The gains would also be financial. A recent analysis of SB 136 by the state Department of Finance found that, if passed, the bill would save the state over $20 million in 2020-21. Savings would exceed $40 million the following year, and pass $60 million the year after that.
The organizations sponsoring the bill are the ACLU of California, California Coalition for Women Prisoners, Californians United for a Responsible Budget, Coalition for Humane Immigrant Rights, Drug Policy Alliance, Ella Baker Center for Human Rights, Friends Committee on Legislation California, Legal Services for Prisoners with Children, Pillars of the Community, and Tides Advocacy. (The Appeal is a project of Tides Advocacy.)

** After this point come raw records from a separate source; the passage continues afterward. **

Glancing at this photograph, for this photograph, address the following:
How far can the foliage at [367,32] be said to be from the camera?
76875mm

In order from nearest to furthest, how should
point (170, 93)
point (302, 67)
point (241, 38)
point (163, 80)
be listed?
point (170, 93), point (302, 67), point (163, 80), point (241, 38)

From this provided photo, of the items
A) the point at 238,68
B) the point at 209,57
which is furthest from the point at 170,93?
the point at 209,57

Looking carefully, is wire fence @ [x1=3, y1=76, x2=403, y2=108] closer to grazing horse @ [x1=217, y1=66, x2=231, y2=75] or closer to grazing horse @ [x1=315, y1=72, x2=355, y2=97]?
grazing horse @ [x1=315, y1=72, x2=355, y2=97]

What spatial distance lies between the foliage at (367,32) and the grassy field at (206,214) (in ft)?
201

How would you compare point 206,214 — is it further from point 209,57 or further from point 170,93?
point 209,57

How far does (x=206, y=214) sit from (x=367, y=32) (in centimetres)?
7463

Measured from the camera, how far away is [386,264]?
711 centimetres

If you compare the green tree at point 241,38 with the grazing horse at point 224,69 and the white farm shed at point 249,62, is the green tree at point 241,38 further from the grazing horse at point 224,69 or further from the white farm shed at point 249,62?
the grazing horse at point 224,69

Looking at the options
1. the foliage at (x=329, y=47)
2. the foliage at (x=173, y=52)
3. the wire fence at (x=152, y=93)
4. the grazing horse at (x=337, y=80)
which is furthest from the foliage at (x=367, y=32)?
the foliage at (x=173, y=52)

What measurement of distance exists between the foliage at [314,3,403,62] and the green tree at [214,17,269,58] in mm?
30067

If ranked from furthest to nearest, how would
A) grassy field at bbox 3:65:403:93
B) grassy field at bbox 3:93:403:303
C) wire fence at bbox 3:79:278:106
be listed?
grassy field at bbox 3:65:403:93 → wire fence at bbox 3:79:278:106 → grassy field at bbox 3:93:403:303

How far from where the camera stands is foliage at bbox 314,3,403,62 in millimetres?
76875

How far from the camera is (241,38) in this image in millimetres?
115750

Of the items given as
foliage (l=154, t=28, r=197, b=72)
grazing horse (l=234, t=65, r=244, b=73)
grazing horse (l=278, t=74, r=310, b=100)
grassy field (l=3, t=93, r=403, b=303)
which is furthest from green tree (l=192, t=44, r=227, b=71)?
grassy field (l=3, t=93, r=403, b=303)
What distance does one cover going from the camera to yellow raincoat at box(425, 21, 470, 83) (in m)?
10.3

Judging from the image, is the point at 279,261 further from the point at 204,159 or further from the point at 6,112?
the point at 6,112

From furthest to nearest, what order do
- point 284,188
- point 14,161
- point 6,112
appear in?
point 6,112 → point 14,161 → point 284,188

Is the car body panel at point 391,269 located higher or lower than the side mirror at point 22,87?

Law enforcement groups have lined up in opposition to the bill. These include the California District Attorneys Association, the California Police Chiefs Association, and the California State Sheriffs’ Association.
Harris described the efforts in recent years to reverse the many policies that created California’s mass incarceration crisis. Even if SB 136 is passed, she emphasized, there is more work to be done. “We have been able to build and gain momentum around having the voters and legislators recognize the harm that imprisonment has caused, but we’re only at the beginning of the reversal. Mass incarceration was hundreds of thousands of policies and choices. There’s going to have to be thousands more decisions made to reverse them.”